### [About this task]
Your answer should consist of every line from the records that holds the string "Tanzania".

### [Dataset records]

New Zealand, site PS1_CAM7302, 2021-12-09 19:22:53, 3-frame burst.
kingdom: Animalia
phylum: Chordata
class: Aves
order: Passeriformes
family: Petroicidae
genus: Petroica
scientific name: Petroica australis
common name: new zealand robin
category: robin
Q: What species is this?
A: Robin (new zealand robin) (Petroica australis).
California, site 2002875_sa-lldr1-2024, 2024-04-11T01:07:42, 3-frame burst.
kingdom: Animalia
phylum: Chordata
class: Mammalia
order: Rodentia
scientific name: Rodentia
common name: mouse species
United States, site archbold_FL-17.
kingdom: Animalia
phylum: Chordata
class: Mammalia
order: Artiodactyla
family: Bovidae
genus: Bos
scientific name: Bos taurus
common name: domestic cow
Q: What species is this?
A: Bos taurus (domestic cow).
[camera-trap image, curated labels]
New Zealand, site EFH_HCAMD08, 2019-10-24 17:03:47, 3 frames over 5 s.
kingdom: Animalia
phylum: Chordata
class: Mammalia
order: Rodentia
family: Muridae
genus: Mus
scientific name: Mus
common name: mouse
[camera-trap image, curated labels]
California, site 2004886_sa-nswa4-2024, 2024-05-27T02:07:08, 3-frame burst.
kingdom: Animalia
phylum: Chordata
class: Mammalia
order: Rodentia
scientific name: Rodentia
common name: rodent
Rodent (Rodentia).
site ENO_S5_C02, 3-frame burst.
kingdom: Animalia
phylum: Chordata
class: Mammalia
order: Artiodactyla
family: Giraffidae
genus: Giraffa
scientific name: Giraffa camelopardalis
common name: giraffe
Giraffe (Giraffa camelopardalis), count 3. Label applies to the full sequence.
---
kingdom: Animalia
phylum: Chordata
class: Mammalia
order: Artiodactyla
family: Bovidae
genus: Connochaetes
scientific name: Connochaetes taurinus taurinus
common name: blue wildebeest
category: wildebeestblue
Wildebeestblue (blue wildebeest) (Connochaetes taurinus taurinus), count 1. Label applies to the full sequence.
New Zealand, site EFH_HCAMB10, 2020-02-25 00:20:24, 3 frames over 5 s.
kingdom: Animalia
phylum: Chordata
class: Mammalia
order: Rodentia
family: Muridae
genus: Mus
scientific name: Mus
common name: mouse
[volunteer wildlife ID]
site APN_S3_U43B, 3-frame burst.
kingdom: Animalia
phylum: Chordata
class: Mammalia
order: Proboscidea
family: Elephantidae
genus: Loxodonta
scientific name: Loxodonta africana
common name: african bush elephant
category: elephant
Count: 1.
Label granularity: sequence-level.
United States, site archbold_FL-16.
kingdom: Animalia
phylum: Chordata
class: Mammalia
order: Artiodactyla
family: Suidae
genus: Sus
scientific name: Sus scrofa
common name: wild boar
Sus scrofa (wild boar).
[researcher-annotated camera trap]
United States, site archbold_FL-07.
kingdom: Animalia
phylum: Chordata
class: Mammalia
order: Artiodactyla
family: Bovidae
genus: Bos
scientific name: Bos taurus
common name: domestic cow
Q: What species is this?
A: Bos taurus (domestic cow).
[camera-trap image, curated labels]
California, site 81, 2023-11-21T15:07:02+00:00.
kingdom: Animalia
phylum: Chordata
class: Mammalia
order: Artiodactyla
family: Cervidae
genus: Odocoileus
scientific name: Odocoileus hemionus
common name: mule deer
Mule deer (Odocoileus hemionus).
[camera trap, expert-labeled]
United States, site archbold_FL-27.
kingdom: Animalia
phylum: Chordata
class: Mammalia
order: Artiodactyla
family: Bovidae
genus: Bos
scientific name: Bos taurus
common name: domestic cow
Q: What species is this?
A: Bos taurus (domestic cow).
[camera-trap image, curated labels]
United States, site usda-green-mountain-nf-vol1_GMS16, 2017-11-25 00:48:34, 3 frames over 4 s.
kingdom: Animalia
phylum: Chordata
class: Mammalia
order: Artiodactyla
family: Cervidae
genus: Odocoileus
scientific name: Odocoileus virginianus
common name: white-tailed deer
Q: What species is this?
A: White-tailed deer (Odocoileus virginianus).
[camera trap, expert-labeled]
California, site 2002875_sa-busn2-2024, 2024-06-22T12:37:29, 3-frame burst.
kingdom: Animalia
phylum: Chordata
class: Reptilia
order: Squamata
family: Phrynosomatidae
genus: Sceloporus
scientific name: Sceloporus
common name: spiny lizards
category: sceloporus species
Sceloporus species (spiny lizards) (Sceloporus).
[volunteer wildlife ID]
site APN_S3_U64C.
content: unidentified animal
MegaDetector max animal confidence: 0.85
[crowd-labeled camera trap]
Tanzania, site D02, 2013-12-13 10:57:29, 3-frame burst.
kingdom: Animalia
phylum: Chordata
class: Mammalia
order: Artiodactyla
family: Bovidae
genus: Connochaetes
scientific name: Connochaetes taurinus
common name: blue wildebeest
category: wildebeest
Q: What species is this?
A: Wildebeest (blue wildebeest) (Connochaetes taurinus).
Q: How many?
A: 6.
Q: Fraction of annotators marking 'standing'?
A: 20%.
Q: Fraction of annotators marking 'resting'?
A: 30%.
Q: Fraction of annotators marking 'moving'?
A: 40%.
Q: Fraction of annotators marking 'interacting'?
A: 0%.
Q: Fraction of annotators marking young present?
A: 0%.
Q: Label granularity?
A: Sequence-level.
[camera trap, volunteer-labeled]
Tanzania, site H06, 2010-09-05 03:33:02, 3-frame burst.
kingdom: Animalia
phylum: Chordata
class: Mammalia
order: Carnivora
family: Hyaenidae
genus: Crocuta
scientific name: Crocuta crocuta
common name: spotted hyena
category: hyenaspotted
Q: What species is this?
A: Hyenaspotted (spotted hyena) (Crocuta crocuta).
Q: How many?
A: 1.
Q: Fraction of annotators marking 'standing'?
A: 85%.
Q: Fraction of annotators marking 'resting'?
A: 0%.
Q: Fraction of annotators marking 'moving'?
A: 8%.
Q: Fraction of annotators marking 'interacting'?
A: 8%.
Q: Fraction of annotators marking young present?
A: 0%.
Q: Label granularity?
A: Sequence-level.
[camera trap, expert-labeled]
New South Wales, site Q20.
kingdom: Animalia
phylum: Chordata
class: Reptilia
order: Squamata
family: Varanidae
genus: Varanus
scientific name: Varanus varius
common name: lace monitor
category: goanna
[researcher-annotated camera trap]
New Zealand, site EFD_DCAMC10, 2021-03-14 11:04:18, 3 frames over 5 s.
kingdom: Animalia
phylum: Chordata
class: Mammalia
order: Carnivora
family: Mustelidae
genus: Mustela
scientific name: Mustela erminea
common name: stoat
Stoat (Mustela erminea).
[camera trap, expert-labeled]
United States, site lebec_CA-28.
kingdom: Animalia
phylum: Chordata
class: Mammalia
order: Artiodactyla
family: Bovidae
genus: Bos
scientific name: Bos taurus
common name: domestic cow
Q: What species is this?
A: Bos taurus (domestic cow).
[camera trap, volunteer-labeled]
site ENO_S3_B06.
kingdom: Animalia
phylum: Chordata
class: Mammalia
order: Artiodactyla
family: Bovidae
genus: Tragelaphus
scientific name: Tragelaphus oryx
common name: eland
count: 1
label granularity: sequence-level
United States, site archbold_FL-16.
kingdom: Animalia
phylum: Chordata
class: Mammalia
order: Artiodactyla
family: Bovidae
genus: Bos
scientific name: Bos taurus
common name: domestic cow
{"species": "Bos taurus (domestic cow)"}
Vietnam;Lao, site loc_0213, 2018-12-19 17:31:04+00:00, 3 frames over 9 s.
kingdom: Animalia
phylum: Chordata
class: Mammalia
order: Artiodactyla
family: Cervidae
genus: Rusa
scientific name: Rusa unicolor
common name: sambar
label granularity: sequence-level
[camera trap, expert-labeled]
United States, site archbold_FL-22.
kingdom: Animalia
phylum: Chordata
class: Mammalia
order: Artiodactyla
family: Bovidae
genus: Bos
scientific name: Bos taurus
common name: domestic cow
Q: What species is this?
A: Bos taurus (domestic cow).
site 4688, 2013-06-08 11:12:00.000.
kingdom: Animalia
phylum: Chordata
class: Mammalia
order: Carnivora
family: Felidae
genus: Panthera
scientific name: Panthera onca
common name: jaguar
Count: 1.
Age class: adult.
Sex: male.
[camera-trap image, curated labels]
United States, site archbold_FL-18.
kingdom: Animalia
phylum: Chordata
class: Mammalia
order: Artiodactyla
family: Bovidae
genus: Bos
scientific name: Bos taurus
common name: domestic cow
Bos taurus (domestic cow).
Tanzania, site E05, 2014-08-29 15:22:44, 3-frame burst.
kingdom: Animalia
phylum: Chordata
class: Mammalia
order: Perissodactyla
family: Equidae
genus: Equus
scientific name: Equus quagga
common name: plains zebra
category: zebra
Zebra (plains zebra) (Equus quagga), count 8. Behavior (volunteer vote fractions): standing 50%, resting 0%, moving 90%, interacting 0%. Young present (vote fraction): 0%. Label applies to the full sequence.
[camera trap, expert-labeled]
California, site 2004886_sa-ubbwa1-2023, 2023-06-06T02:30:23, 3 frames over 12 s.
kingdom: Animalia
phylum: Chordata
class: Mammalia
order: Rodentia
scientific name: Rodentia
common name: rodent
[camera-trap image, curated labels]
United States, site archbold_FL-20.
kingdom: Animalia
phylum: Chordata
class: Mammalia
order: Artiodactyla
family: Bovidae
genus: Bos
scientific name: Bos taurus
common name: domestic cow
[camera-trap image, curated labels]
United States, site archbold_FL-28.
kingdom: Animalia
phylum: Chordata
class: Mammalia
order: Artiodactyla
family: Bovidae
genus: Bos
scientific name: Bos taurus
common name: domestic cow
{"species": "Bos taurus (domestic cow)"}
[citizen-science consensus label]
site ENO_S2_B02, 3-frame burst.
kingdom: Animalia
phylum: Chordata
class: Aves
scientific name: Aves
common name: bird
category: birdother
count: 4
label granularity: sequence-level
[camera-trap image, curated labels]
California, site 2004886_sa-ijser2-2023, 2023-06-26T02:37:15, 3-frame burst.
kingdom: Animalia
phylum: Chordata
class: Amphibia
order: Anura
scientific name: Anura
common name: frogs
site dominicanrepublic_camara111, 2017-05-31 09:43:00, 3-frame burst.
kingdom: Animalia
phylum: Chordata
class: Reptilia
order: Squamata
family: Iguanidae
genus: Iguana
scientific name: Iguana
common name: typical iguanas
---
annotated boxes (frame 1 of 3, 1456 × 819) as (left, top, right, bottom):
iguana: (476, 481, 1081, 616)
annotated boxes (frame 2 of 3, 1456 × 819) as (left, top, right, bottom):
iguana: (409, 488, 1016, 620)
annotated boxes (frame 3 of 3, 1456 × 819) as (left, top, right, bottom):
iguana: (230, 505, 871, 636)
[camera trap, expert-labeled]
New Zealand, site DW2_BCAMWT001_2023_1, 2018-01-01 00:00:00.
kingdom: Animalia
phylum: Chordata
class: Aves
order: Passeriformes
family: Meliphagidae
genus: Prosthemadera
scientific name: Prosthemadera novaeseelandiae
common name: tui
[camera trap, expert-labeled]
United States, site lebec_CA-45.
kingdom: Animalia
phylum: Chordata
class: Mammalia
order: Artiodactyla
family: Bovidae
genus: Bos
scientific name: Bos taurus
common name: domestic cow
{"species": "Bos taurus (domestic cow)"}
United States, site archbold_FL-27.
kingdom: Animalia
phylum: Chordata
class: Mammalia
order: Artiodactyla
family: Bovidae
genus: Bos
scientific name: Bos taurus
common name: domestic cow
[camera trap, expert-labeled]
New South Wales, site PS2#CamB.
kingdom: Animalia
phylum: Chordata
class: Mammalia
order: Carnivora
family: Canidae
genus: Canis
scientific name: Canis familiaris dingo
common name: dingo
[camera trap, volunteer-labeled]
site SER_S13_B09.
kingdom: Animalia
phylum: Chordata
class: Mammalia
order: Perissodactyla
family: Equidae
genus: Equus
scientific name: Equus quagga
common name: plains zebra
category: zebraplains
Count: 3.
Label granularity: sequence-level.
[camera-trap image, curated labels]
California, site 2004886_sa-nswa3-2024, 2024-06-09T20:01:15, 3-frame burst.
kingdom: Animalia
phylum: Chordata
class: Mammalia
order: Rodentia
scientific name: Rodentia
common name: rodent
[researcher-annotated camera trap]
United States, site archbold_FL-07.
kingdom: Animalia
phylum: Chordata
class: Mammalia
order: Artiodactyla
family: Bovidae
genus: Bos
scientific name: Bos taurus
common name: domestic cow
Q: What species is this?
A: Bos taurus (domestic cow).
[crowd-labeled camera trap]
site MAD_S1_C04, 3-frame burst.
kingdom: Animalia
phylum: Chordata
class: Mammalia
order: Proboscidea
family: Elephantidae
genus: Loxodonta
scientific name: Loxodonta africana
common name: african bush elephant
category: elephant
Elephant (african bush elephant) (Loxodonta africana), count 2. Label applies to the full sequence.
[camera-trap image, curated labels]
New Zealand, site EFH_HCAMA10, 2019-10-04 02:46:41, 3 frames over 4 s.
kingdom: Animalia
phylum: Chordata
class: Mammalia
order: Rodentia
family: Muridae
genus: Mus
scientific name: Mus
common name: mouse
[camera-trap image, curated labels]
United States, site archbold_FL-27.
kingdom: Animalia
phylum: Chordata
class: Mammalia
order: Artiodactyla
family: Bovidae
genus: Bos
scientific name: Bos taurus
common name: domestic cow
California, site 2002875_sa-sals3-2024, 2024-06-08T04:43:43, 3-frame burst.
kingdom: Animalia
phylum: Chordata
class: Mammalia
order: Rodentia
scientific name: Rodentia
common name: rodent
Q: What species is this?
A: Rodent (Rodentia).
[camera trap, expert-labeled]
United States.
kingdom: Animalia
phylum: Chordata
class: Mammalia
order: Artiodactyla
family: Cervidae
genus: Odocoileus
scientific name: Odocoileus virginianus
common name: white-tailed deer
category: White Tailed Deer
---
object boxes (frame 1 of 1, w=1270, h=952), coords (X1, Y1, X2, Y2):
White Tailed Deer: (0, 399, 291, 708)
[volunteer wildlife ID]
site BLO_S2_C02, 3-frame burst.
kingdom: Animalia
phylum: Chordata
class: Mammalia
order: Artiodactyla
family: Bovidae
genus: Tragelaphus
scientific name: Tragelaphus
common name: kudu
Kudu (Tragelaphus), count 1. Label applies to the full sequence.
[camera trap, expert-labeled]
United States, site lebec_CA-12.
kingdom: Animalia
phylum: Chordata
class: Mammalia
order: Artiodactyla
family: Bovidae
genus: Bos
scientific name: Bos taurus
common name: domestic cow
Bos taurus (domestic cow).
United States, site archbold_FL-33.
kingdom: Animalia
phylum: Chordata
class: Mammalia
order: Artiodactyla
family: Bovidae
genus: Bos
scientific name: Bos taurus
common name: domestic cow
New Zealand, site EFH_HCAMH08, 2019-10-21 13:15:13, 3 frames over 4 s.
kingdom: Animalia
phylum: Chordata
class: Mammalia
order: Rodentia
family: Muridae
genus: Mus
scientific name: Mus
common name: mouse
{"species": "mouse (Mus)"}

### [Exercise output]
Tanzania, site D02, 2013-12-13 10:57:29, 3-frame burst.
Tanzania, site H06, 2010-09-05 03:33:02, 3-frame burst.
Tanzania, site E05, 2014-08-29 15:22:44, 3-frame burst.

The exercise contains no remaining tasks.